In other iterations of the story, Amy appears as the annoying little sister that complains and wants to tag along to events with Jo and Meg. That side of Amy shows up in this film, but a more sympathetic look into her motives shows a character trying her best for the family. She has an initial goal of being a famous artist but then once seeing that Meg married a poor man and Jo seems to not care for matrimony, the future of her family lies squarely on her soldiers. That burden dictates the type of character she represents in the story. Looking through Amy with that lens further humanizes her beyond being the annoying little sister. Part of that success comes from Florence Pugh. She had to portray Amy as a small girl and a young adult, with previous iterations having two different actors for the character. She demonstrates a distinct difference between the ages through her posture and voice work.

Little Women is filled to the brim with many other contributions by actors with Timothée Chalamet’s Laurie and the sophisticated yet rugged characteristics he employs with the character.

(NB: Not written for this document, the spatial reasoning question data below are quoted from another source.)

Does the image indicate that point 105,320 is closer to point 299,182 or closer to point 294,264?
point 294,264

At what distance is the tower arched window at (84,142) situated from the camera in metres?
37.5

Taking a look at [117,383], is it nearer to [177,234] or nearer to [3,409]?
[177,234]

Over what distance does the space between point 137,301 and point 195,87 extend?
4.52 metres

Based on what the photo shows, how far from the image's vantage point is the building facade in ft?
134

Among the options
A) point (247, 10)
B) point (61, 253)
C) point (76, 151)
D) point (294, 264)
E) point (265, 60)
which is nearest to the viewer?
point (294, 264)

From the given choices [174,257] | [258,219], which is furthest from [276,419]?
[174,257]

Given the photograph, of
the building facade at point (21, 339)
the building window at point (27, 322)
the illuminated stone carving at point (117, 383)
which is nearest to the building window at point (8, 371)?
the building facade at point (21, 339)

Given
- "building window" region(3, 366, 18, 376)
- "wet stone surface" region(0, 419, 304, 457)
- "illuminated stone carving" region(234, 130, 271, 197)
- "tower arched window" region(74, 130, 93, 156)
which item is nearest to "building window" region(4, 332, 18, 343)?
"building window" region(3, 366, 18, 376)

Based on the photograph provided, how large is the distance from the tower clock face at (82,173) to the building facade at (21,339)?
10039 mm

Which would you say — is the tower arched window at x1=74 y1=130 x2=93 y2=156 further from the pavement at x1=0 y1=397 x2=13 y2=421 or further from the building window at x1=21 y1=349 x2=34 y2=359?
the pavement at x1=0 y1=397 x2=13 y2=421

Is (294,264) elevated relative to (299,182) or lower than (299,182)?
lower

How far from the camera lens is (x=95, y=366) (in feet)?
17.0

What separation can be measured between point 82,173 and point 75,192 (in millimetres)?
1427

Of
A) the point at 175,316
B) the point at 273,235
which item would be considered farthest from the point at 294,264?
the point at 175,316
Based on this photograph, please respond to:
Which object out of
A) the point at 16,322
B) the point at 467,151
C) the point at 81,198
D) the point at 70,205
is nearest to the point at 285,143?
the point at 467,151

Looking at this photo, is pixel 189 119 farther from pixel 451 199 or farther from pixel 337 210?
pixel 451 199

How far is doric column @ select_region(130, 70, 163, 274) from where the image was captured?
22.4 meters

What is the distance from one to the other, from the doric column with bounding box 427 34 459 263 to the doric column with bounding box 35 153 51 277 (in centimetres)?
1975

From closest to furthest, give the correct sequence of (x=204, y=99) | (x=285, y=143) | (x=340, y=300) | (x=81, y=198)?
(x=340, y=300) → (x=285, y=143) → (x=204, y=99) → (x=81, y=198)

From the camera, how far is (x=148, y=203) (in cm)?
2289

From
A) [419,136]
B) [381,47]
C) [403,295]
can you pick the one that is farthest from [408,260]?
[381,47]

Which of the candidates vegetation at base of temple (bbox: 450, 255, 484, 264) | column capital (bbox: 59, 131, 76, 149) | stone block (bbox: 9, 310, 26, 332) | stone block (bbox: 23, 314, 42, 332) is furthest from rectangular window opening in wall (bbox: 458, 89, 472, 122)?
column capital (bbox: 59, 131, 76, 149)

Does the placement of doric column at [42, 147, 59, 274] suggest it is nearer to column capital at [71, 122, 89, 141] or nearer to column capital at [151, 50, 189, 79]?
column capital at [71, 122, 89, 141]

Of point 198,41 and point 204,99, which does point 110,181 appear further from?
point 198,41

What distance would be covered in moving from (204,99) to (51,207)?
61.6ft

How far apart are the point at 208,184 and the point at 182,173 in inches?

His chemistry with Saoirse Ronan is out of control and the work they do together as Jo and Laurie exceeded expectations. Chris Cooper as Laurie’s grandfather delivers one of the strongest emotional moments and conveys it with as little as a look and it pierced my heart. Oh, and Meryl Streep plays the Aunt March, whose only focus lies on getting one of the March sisters “married well” as she would describe it. A harsh but also a comedic role. Every supporting character added substance to the story and the way this film juggles all of those characters and gives them something worth doing is beyond remarkable. 

For me, no filmmaker had higher expectations for their sophomore debut than Greta Gerwig. I felt there would be no chance that she could make anything as well-crafted as Lady Bird, but once again she demonstrates that she will rise and be one of the best directors in the industry. I will never have an inkling of doubt for whatever project she takes on next because, as this film demonstrates, she can add her own flair and style to any story. Little Women gives everything this story could say and added even more to it. The narrative decisions in the film all come together perfectly and with a jaw-dropping and resolute ending that recontextualizes moments throughout the film. Everything about this film came stitched together with care and allows us to join in the love and friendship of these sisters.